Meditation and the material world intersect in these abstract explorations of creation and destruction, of history as "His" story.
In the understatement of a muted earthy palette in these mostly small-scale works, Frund finds the power to contemplate larger themes. The mixed media on wood panels - layered with paint, then scratched through - incorporates scraps of old newspapers and legal documents, wire, canceled postage stamps and other found objects. For Frund, the quest for meaning cannot ignore the detritus of civilization as a key for unlocking mysteries, both earthly and spiritual.
Posted on the wall alongside the art are quotations from Genesis, Exodus and Isaiah. The biblical passages add the religious context for Frund's explorations, but her work has an inherent power of its own.
In "Passages and Solace," the allusion suggested by the accompanying excerpt from Exodus is apparent, but passages and journeys, literal and spiritual, are recurring themes in this show.
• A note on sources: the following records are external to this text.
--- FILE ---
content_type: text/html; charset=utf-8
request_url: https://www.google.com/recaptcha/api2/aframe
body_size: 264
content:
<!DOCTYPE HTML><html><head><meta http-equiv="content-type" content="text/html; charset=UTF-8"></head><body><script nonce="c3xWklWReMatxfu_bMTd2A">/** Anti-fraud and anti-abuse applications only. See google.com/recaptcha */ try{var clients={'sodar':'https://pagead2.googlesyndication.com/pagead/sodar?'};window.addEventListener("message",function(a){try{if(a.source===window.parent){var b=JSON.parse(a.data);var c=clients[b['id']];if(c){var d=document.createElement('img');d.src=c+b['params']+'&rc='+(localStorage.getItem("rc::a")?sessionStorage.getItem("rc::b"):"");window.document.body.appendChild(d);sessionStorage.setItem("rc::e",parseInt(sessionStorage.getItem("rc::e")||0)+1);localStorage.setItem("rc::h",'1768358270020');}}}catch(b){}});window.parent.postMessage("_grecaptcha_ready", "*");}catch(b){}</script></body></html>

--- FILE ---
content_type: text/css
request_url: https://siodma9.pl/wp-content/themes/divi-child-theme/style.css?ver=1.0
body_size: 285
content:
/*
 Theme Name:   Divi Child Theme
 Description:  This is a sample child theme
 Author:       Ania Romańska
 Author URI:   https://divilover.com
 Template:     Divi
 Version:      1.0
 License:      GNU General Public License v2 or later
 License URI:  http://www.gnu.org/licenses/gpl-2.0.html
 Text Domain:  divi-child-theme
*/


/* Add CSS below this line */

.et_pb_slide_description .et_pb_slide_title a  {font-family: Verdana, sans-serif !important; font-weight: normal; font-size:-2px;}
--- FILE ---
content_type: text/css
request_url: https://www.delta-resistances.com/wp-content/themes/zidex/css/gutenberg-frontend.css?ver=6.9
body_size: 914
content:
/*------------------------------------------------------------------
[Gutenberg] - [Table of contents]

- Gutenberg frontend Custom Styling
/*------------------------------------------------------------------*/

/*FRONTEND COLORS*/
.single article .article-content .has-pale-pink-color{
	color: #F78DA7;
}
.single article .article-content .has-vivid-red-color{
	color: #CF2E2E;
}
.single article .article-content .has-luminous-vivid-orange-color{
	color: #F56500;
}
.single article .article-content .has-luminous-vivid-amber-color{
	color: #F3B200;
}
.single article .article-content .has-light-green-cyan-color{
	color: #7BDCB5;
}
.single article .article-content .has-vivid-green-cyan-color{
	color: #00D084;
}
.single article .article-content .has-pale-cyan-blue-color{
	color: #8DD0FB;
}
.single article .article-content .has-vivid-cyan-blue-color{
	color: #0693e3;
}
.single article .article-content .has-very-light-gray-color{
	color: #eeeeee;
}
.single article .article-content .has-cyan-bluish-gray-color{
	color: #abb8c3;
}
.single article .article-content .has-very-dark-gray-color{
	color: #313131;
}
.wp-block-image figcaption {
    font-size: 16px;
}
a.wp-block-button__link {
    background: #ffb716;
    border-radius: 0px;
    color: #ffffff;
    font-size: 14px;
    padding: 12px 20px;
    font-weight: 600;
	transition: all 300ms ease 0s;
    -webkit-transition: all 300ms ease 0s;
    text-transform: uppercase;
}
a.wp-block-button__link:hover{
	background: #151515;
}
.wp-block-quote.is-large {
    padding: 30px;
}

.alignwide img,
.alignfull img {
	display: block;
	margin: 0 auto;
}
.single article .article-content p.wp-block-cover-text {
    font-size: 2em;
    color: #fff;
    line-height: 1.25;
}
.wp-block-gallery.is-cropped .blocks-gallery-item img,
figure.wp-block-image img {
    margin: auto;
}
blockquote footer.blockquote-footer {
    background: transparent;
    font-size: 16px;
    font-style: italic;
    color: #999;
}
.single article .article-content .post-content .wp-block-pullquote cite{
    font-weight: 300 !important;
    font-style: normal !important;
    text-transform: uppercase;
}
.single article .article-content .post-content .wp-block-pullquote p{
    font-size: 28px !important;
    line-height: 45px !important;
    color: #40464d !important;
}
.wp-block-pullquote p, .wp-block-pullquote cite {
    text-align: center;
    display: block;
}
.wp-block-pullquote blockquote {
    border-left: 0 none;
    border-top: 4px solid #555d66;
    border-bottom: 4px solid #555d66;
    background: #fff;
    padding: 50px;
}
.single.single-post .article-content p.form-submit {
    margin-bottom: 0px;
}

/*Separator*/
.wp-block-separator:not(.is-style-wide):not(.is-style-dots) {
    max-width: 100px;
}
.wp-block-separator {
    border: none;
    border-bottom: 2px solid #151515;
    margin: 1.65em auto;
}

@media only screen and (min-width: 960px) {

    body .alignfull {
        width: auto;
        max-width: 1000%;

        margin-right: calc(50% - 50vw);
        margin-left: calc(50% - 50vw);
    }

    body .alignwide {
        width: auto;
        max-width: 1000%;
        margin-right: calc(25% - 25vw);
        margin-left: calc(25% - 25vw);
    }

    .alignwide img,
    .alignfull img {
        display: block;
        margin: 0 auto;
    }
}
Passages can be historical, and they can be personal. Frund invites contemplating how the one adds resonance to the other.
In a statement by the artist, she says, "It is my hope that contemplations of the land and of the marks humankind leaves upon it, as well as the evocation of human spirituality in these panels, will create a context for dialogue and discussion."
Indeed, they do.
Her "Genesis" series of seven small (6-inch square) panels invite inspection and reflection. They are elemental yet monumental, powerful in their delicacy and modesty of scale.
The exhibit demonstrates the artist's ability to deftly direct the dialogue she hopes her work will generate.
Frund - who lives in Cheshire, Conn., and has her studio in a former toy factory - got her BFA from the Cleveland Institute of Art, and did additional course work at the University of Hartford and the School of Visual Arts in New York. In 2001, she was awarded an artist's residency at the MacDowell Colony in Peterborough, N.H. Her work has been featured in solo and group exhibitions.